By Lakeisha Waddis

On April 26, 2012, U.S. Senate Bill 2466 — 112th Congress — was introduced by Senator Jon Tester, read twice and referred to the Committee on Armed Services. This bill, known as the Military Reservists Access to Mental Health Services Act of 2011, would “amend title 10, United States Code, to authorize the provision of behavioral health readiness services to certain members of the Selected Reserve of the Armed Forces based on need, and for other purposes.”

The current mental and behavioral health service conditions for those in the Selected Reserve of the Armed Forces vary.

Upon returning from deployment, service members are faced with psychological issues such as Post Traumatic Stress Disorder, Traumatic Brain Injury, alcohol and drug abuse, depression, and some of which can lead to suicide.

According to the Substance Abuse and Mental Health Services Administration (SAMHSA), the number of suicides among the Reservist and National Guard was 80 in 2009. By 2010, that number among this group had increased by 55% (145 suicides). Surprisingly, more than half of the number of National Guards who killed themselves had never been deployed.

Seeking help and treatment for the psychological issues that many in the National Guard and Reserve are faced with come from few, if not limited, resources, especially once they have been deactivated.

During activation, the Reserve and National Guard would seek services from their operational health asset or their Military Treatment Facility; however, once they are deactivated, they no longer receive these services.

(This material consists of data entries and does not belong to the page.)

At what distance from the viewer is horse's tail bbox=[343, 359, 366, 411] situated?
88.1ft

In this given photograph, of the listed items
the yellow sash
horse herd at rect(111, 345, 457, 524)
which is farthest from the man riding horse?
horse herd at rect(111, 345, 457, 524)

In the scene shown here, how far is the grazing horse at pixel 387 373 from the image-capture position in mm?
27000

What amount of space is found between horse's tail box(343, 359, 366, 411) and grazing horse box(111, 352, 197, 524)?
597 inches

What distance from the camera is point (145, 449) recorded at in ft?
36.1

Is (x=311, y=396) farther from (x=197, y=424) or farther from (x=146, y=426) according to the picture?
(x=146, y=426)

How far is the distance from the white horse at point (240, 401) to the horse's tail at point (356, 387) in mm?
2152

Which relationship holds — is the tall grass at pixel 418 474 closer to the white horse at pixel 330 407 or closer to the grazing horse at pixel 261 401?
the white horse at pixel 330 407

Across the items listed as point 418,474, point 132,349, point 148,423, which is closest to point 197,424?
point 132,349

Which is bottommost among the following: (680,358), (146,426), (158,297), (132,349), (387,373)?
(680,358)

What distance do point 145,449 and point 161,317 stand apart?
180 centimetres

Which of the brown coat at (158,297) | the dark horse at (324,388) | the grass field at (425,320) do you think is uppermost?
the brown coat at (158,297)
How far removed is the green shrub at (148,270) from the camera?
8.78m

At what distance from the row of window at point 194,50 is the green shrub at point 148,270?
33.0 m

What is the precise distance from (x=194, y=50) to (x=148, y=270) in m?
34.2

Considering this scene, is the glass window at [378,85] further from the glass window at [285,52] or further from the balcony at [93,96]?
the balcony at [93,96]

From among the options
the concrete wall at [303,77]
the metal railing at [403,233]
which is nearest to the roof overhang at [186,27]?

Currently, TRICARE covers behavioral health services to the Reserve and National Guard under certain guidelines. Deactivated Reserve and National Guard members must qualify under TRICARE for a 180 day Temporary Assistance Management Program which begins on the Guard or Reserve member’s separation date.

Members losing this benefit and transitioning into civilian care can apply to keep these benefits by purchasing coverage under the Continued Health Care Benefits Program.

In addition, “The VA offers behavioral health services for members who served in support of a contingency operation,” said Army Maj. Gen. Elder Granger, Deputy Director, TRICARE Management Activity.

When taking note of the help that is currently available, one would think that it is easily accessible and made readily available to our Guards and Reserves who put their lives on the line for our country. But that is just another misconception.

The mental and behavioral health services that Selected Reserve of the Armed Forces receives are available, but access is uneasily attainable. SAMHSA notes that even though these members who have served in the Iraq and Afghanistan Wars are eligible for behavioral health care services from the VA, many are unable or unwilling to access those services.

In the King County, Washington, Department of Community and Human Services Final Procurement Plan — Increasing Access to Behavioral Health Services Available through Community Health Centers, Public Health Centers, and Other Safety Net Clinics — it is stated that even though there is no reliable data on the medical and behavioral healthcare waiting list with the VA, but the VA mentioned in an editorial that that lists are so long as to effectively deny treatment to some veterans.

The bill, if enacted, would be funded in amounts made available to the Department of Defense for Defense Health Program. Determining the amounts required for behavioral health services for members of the Selected Reserve will be handled by the Assistant Secretary of Defense for Health Affairs in consultation with appropriate officials.

This may mean that this bill will not only create the access to needed behavioral and mental health services to the Reserves and National Guards through the law, but also through funding to provide these services.

It may also be necessary to hire more psychologists, therapists, and/or social workers to fill gaps in unfilled positions within military hospitals that can diagnose and treat Reserves and National Guard members suffering with mental health illnesses pre-deployment, during deployment, and post deployment, as well as for those who have never been deployed.

Caring for our Reserves and National Guard members not only means providing and supporting them while they are on the job, but supporting them and providing the necessary care and services needed to improve their mental and behavioral health conditions after they have served our country. U.S. Senate Bill SB 2466 would provide this much needed extension of care and support for our brave and courageous Selected Reserve of the Armed Forces.